The movie is more fundamentally about what it is to exist and believe in hope. Every science fiction film with a desolate Earth as a backdrop does not make that its main focus, and neither does WALL*E. I’ve let WALL*E roll around in my head for around a week and a half since seeing it, and I can’t shake it (a good thing). It would be one thing if I were exploding with praise the day after seeing it, but the fact that it’s still as captivating almost two weeks later, to me, means the movie has to be the real deal. This movie falls under the Important Cinema banner regardless of what piece of its narrative you fall in love with. This really could be one of the movies people will still argue about in 25, 50, or 100 years.
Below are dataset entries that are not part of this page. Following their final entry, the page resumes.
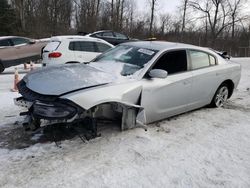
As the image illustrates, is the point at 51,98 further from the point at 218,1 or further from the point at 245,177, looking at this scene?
the point at 218,1

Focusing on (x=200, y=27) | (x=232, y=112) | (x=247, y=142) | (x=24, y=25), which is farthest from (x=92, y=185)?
(x=200, y=27)

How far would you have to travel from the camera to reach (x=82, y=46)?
11.4 meters

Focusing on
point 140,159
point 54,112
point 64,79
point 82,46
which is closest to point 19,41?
point 82,46

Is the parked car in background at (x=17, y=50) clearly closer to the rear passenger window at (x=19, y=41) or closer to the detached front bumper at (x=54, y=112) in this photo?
the rear passenger window at (x=19, y=41)

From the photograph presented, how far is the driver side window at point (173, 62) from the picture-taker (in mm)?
5659

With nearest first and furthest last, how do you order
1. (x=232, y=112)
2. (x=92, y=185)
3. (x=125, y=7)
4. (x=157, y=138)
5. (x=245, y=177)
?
(x=92, y=185) → (x=245, y=177) → (x=157, y=138) → (x=232, y=112) → (x=125, y=7)

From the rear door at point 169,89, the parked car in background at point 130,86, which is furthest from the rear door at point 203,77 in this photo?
the rear door at point 169,89

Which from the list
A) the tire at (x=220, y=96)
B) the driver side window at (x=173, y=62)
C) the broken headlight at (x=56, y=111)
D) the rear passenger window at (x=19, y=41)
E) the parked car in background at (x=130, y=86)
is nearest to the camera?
the broken headlight at (x=56, y=111)

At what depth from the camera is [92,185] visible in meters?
3.55

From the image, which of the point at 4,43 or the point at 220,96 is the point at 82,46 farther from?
the point at 220,96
The plot, when it finally arrives, has a few unforgivable holes, but the thing never stops being a marvel to behold, and the concept holds steady. When it comes to moral convictions, Pixar’s screenplays always score where most mainstream family stories fail. “Change is nature” formed the heart of Ratatouille. “They keep creating new standards to celebrate mediocrity,”‘ fumed The Incredibles. There’s a darker contemporary hook in Wall*E when a former Earth leader (Fred Willard) encourages his minions to “‘stay the course,” but that was Pixar’s rhetoric before it belong to the Bush administration. Thirteen years after Toy Story, Pixar has stayed its own unique course.
When Jeffrey Wells decided to make a fuss about Andrew Stanton talking to Christianity Today‘s Mark Moring, I joined a few others in responding appropriately. And there was eventually a sharp reply from Mark Moring himself.
More reviews of the film are piling up at GreenCine Daily.
Hancock, meanwhile, ain’t lookin’ so good.